Christopher’s World Grille, Bryan, TX, 7/30/25

building – 5001 Boonville Rd, Bryan, TX 77802-5819

Christopher’s World Grille  was opened by Chef Christopher Lampo in a 100 year old ranch house to offer a fine dining experience to Bryan and College Station, home of Texas A & M.  In 1999 he opened Christopher’s in the restored Andrews House (1913) offering an eclectic menu featuring steaks and seafood.   His kitchen provided catering to former President George H. W. Bush and is the preferred  caterer for the presidential library in adjacent College Station.  The rennovation of the house left as many historic features in tact as possible thus the large restaurant is spread over multiple room, all a little different but very decorative.  Lots of windows to the outside let in much natural light, music was in the background, carpet on the floors (which made the noise level quite nice) and art is on the walls.  Service was friendly and welcoming and in addition to the menu there were several nightly specials described to us by our server with their prices, which is a nice touch.  Portions are very generous and even on a Wed. night they did a lively business.  There was seating outside and a large dedicated free parking lot.  I would recommend this place when visiting the area.

Set-up

historical marker
dining room
dining room
bar
awards
menu
menu
wine
Frankie appreciates fresh flowers

Food

On the servers recommendation we started with Mrs. Pham’s Egg Rolls which contain pork, chicken, shrimp and vegetables in a fried roll that was served with lettuce wraps, mint, cilantro and a red chile-lemon dipping sauce called nước mắm.  The egg rolls came 4 to an order and are to be wrapped in the lettuce with a mix of the herbs then dipped in the sauce.  The rolls had a nice crisp coating with a slight gelatinous chewy layer underneath and were well stuffed.  I couldn’t really identify the filling ingredients but the overall effect was tasty with good textures.  My one suggestion would be to serve a moist cloth afterwards to get the sticky sauce off your hands.

Mrs. Pham’s Egg Rolls
inside

 

Christopher’s House Filet was a grilled 8 oz. center-cut beef tenderloin on creamed spinach and house potatoes topped with fried crawfish tails and béarnaise sauce on a port demi glace.  This dish has been on the menu since the place opened and is a heavy plate of food.  The crawfish tails get lost in the mix and that may be why the server questioned whether we wanted to add crabmeat to the pile.  The beef was tender, tasty and cooked the rare requested with a ton of the sticky well reduced demi glace.  Along with the bearnaise this made a plate that personified rich.

Christopher’s House Filet
side view

 

A side of the tobacco onion rings was requested and the servers was nice enough to  bring some at no extra charge.   They were crispy with a touch of sweet onion inside.

tobacco onion rings

 

One the evening’s specials was a New York strip steak that was grilled then coated with a parmesan crust and served with a 5 pepper cognac sauce.  Also on the plate were air roasted fingerling potatoes and shredded Brussells sprouts.  I like my meat rare with a warm center which in many steakhouses is a med-rare order.  I chose to stay with rare even though the server said it could be cold in the center because you can always cook more but you can’t undo and it’s unusual to be too undercooked.  Go with the rare here cause it was plenty warm and more a med-rare cook in my book.  That said it was delicious beef.  The server said they only serve prime cuts and the tenderness and juiciness of the meat would validate that claim.  I didn’t really tasted the parmeasan layer but the sauce was delightful.  We both liked it better than either of the ones with the tenderloin.  The server called this one a plate packed with flavor and he was right.  It came topped with the tobacco onion rings which added flavor and crunch.  The potatoes were a mix of colors and delicious and cooked perfectly.  The shredded Brussels were even more of a surprise  as they were very tasty, not a hint of bitterness.  Cooked enough to make them tender but not cooked to mush.  This was a winner.

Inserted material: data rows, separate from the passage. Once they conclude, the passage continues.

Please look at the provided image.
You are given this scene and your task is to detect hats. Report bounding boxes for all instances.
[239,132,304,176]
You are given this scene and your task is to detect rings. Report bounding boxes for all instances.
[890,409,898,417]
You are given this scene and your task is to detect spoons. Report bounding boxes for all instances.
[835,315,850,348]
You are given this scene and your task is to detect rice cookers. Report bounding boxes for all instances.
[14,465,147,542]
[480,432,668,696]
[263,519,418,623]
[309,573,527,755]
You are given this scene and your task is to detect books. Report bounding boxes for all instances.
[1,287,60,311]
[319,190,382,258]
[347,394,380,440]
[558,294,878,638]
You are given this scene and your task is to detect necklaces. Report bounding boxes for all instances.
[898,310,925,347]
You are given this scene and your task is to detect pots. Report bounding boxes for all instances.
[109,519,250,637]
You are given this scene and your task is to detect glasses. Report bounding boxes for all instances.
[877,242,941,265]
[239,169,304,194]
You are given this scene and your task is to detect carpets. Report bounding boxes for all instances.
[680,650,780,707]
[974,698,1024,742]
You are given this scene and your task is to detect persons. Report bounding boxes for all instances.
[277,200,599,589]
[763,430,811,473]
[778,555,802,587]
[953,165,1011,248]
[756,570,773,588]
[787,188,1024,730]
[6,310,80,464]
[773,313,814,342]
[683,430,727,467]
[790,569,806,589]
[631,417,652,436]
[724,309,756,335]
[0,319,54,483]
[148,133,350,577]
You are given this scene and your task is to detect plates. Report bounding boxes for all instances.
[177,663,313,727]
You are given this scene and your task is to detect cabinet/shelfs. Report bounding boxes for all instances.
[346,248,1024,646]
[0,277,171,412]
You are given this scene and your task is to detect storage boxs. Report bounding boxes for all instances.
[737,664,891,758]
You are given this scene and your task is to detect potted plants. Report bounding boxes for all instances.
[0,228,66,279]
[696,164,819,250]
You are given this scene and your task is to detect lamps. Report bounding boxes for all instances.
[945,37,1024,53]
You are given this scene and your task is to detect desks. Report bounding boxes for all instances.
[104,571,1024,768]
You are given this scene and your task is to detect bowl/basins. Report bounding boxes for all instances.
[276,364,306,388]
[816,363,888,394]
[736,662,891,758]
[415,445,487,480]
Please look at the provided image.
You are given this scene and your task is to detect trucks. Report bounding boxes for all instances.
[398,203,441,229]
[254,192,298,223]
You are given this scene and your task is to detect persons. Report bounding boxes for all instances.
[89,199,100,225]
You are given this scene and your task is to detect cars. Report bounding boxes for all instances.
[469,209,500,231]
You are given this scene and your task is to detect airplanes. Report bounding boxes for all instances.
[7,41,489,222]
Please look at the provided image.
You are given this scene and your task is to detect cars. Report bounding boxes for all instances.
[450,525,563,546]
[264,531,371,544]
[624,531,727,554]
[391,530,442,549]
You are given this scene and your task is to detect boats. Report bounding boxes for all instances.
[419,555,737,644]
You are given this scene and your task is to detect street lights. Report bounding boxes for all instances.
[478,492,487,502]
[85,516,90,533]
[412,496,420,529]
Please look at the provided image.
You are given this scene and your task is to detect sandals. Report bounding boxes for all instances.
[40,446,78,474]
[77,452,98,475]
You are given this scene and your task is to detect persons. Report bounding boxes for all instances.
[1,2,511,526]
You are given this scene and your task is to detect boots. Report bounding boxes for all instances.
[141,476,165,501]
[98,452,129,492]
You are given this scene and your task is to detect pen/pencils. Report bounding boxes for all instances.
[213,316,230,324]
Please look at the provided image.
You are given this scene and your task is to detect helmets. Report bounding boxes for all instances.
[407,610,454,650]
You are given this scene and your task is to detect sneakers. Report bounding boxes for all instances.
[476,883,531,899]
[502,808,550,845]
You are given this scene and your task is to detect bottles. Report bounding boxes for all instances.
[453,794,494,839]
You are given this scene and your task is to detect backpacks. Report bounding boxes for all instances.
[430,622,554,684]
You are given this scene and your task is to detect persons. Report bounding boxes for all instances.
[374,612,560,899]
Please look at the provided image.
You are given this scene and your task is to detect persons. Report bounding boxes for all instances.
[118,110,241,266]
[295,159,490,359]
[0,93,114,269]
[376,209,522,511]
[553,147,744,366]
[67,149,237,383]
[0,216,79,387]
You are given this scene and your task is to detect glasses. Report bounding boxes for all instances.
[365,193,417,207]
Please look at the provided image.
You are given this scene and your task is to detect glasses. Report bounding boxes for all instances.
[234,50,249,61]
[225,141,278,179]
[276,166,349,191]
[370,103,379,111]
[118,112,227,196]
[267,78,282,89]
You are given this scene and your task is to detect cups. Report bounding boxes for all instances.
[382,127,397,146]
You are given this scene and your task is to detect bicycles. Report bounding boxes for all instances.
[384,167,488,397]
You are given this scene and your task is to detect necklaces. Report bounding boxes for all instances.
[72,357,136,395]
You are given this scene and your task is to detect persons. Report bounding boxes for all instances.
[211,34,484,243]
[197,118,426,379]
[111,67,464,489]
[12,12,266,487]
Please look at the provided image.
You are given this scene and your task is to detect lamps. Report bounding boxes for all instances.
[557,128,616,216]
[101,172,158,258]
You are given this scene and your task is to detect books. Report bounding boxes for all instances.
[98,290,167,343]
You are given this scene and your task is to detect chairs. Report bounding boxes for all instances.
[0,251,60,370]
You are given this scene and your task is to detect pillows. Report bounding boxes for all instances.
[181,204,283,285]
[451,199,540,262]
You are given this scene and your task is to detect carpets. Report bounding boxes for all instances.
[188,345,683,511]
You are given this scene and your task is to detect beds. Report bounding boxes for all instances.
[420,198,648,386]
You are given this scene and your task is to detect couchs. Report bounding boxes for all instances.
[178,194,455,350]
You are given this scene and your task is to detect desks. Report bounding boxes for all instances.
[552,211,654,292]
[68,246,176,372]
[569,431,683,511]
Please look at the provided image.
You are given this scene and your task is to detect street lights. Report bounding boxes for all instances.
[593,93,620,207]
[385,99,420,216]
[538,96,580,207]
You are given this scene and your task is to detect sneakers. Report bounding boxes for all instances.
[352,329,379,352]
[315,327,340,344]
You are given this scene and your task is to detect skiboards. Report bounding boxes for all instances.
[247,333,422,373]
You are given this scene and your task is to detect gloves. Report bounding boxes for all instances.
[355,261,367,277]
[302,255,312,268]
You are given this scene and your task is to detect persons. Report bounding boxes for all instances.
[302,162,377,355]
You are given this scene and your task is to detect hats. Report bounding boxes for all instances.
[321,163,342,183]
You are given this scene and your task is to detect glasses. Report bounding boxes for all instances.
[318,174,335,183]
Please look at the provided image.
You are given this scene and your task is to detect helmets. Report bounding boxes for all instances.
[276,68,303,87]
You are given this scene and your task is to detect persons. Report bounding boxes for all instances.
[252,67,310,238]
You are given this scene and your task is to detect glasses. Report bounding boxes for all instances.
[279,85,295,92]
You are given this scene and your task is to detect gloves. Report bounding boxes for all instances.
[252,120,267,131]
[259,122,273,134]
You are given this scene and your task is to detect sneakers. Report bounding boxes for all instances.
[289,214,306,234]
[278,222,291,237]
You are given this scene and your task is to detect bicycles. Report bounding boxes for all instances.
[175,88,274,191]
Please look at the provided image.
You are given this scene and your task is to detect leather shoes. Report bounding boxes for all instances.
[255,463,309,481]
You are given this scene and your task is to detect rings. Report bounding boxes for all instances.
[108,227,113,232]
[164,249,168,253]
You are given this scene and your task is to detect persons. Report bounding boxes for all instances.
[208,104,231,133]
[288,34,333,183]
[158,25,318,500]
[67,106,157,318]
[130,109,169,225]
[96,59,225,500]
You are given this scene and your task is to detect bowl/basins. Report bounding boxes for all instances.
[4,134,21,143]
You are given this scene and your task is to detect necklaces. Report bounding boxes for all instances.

New York strip steak special
turned

 

Dessert was an oral menu, but you can find written descriptions online.  However availability varies and so what is offered is on the tray that comes to the table with each described.  They looked fun but I had read that they did ice cream dessert drinks and so we tried their Brandy Alexanders.   They were made with Christian Brother’s Brandy and Créme de Cacao Dark with ice cream.  Served with a marachino cherry on top they were a disappointment.  Somehow the maker had ground ice into the ice cream which was just wrong to have all this ice in the mix.  The flavor was okay but the texture was all wrong.